In contrast, Roman Baldorioty de Castro, had been the leader of another faction inside the Autonomist Party, supported a territorial governance for Puerto Rico under Spain, similar to the Canadian model developed by the British. Before Baldorioty de Castro, other leaders had mentioned the possibility of autonomy, generally as an answer to the Spanish insistence in instituting special laws to govern the Spanish territories and overseas provinces.

During the last twenty years under the Spanish flag, the majority of the local parties, with the exception of the Partido Incondicional Español (Unconditional Spanish Party) embraced the idea of autonomy.

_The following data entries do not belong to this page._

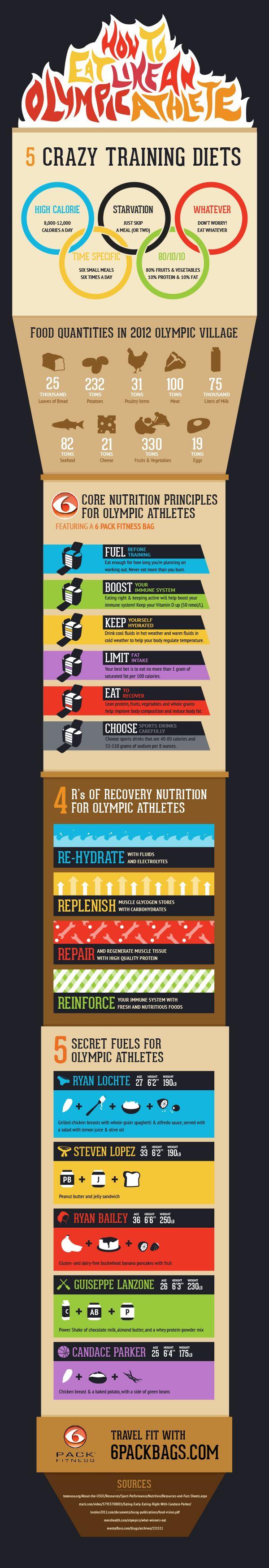 Qué comen los atletas olímpicos
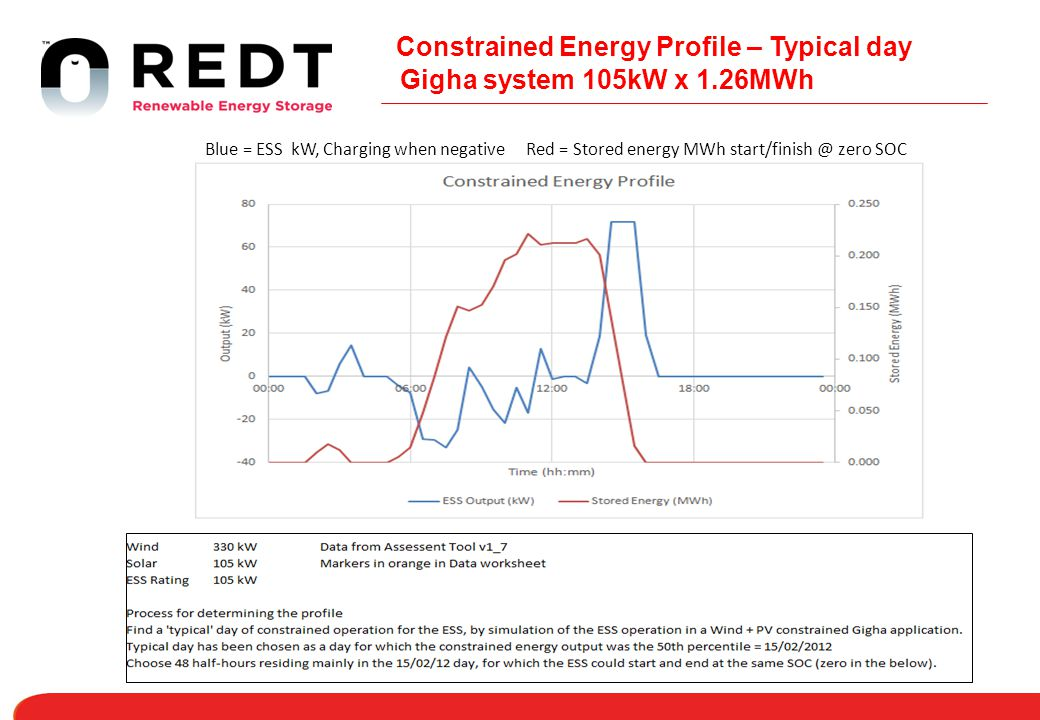 Constrained Energy Profile – Typical day Gigha system 105kW x 1.26MWh Blue = ESS kW, Charging when negative Red = Stored energy MWh start/finish @ zero SOC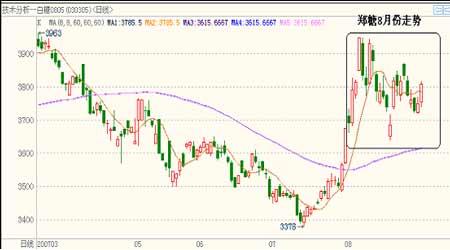 市场展望:糖市高位震荡中线走势偏空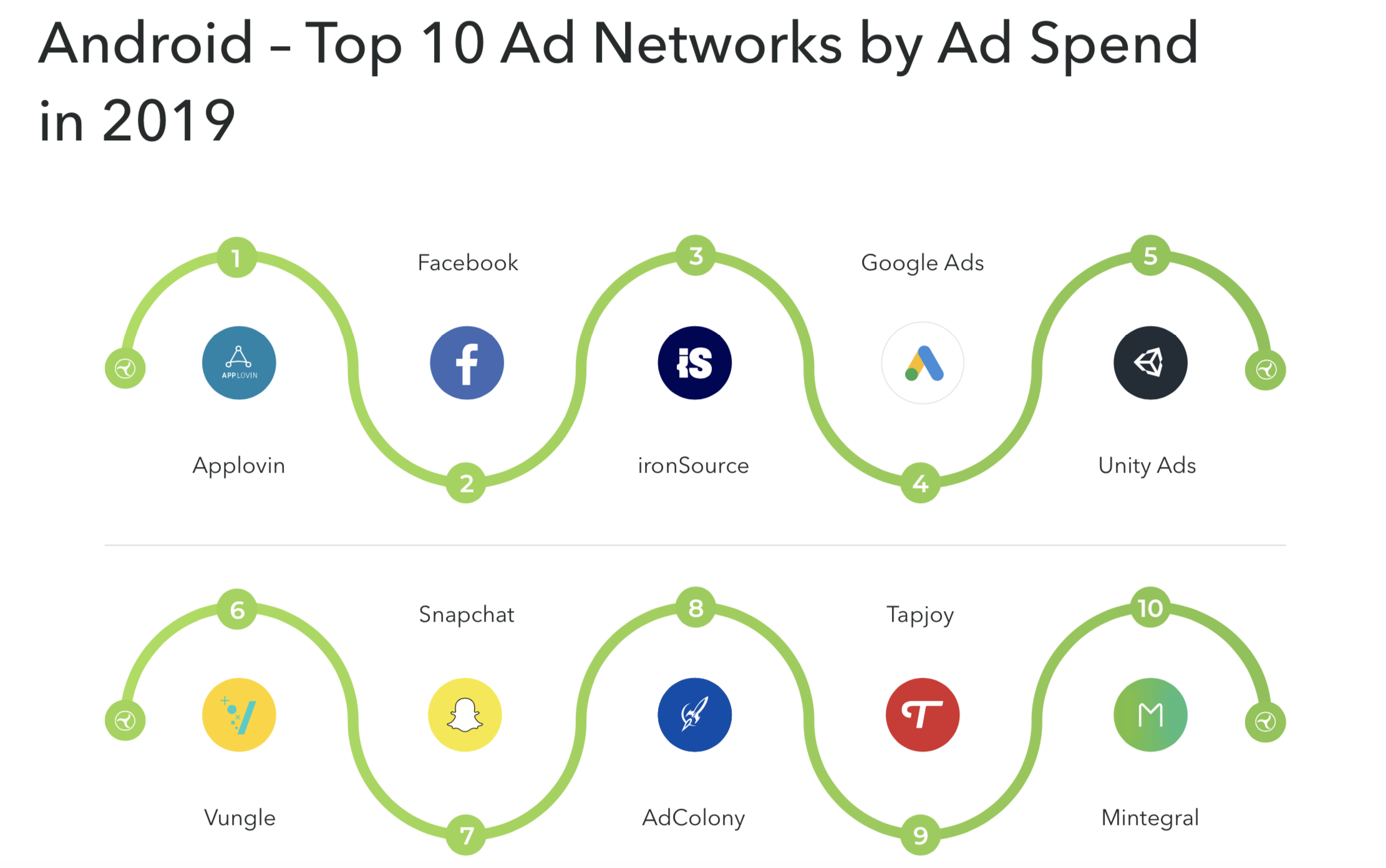 top-ad-networks-for-games-2020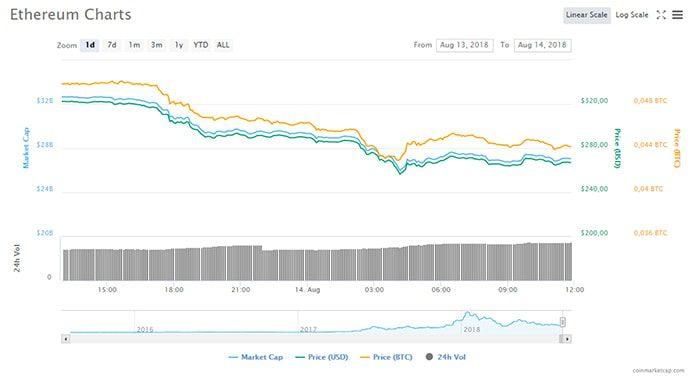 ethereum_ETH_onder_de_300_dollar_op_laagste_punt_sinds_september_2017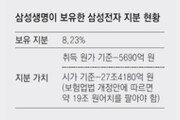 """최종구 """"금융사, 계열사주식 팔아라"""""""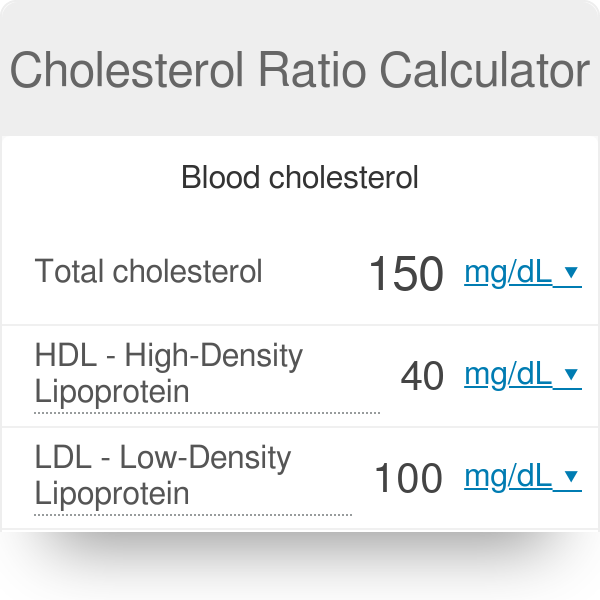 Cholesterol Ratio Calculator Choresterol Levels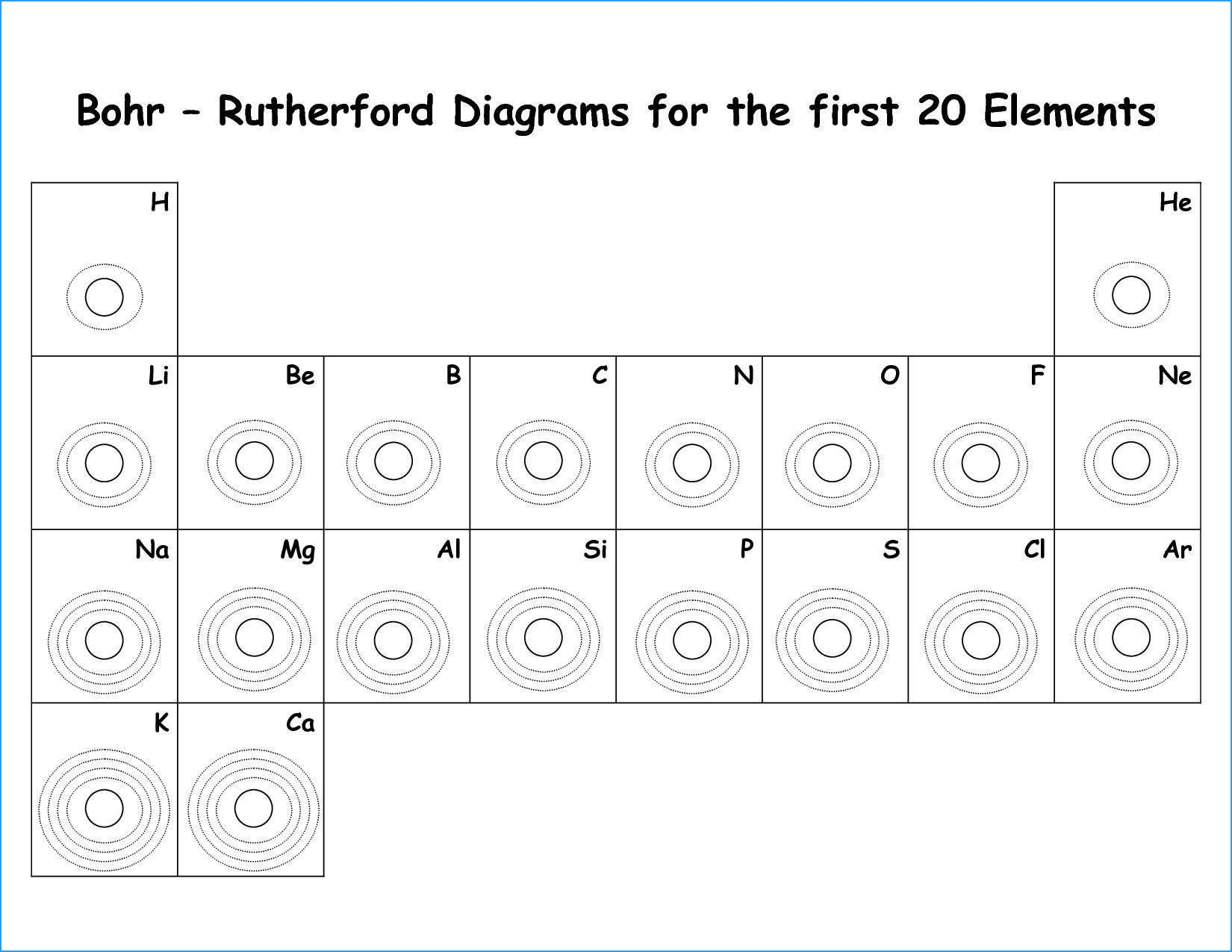 6th Grade Periodic Table Worksheets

The Incondicionales accepted whatever Spain had for Puerto Rico and the Crown duly recognized their support by giving aristocratic titles to their party's leaders.

=== 20th century ===
==== 1900-1940 ====
The Partido Republicano Puertorriqueño won the elections in 1900 and again in 1902. The new government of Puerto Rico, organized under the Foraker Act of 1900, was a mixture of the British and the American system, somewhat similar to that established for the territory of Orleans after the Louisiana Purchase. The House of Delegates was elected directly by the voters (male, propertied) and the equivalent to the Senate was the Cabinet appointed by the Governor and by the President of the United States. Muñoz-Rivera exiled himself to New York after the defeat, but returned once the Federal Party was no longer useful and joined Rosendo Matienzo Cintrón in organizing the Union Party, also with them was José de Diego.

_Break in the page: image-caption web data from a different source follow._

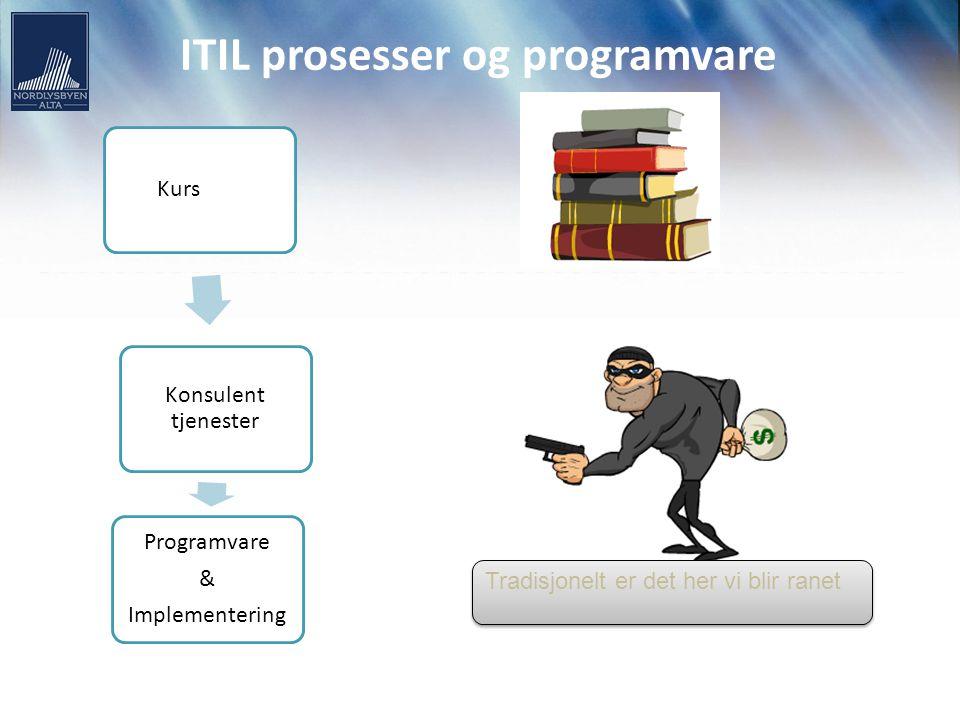 ITIL prosesser og programvare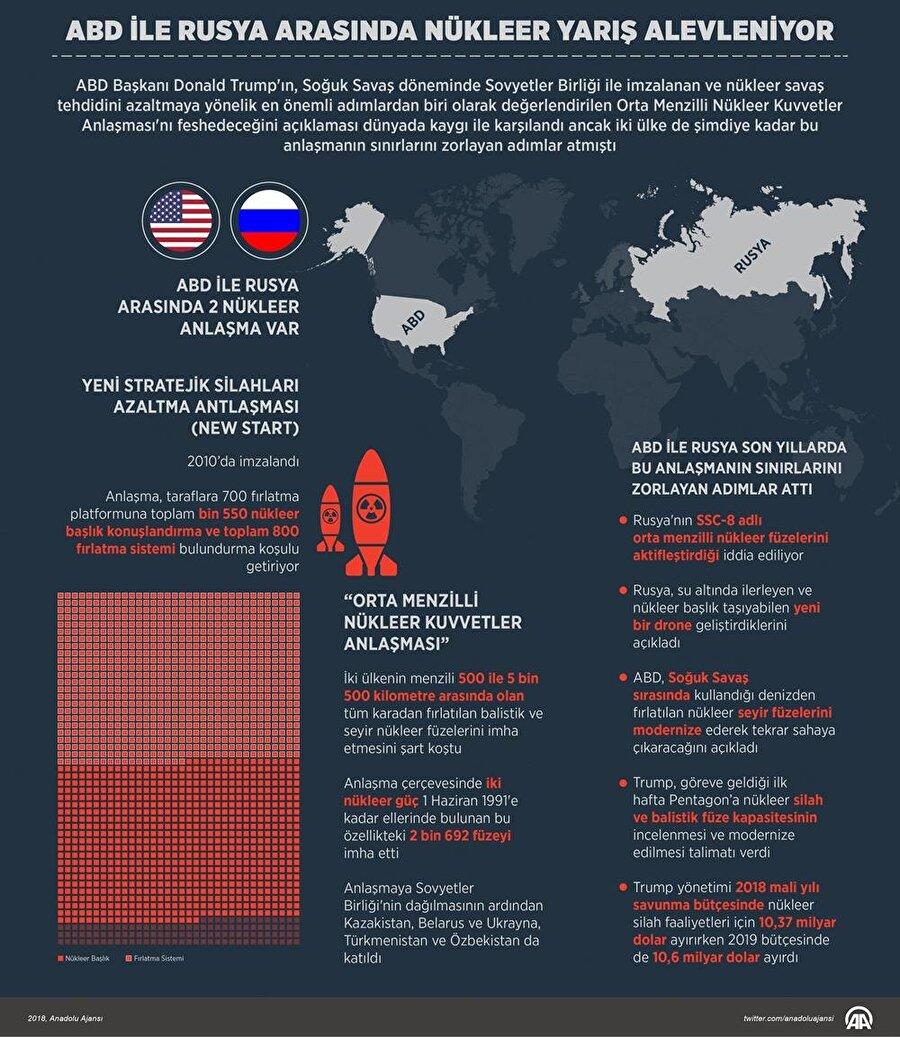 ABD ve Rusya arasında nükleer yarış alevleniyor.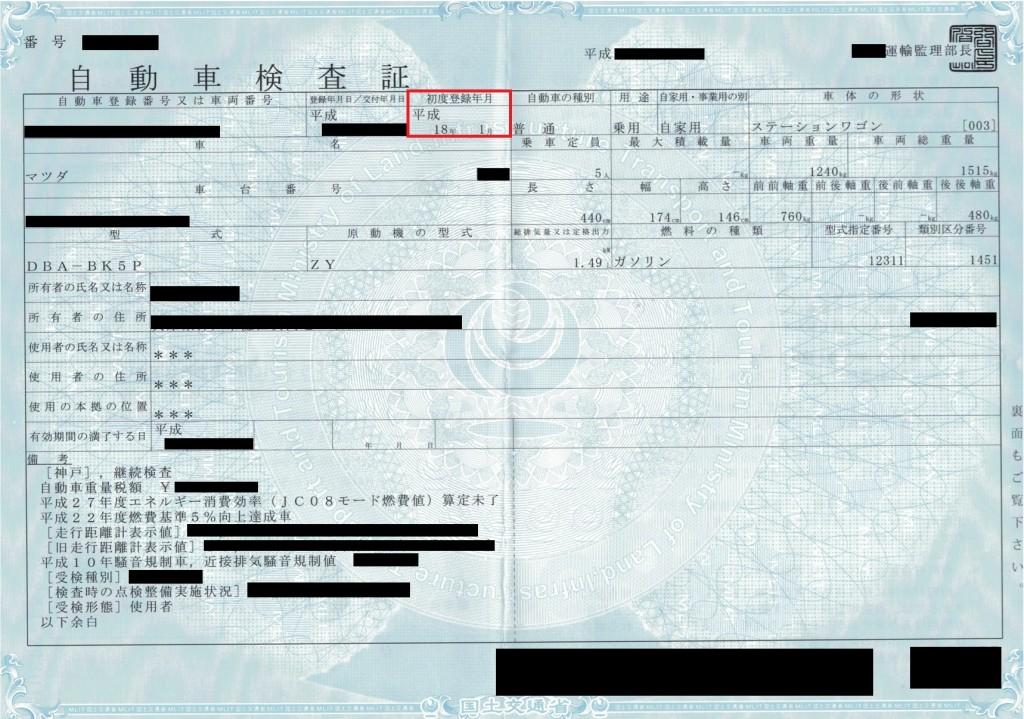 車検証の「所有者名」と「使用者名」の違いって何?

Matienzo Cintrón had been a Republican, supporting statehood. But two years into the new government, he realized that statehood would not be granted and the desired equality as citizens was not feasible under the United States. He brought with him other former Republicans and practically all of Muñoz-Rivera's Federalists into a party that was to bring about the union of all political groups. He was successful, they won the elections of 1904 and all subsequent elections until the 1920s when another defection of Republicans allowed for the creation of yet another party bringing into it persons supporting a status change.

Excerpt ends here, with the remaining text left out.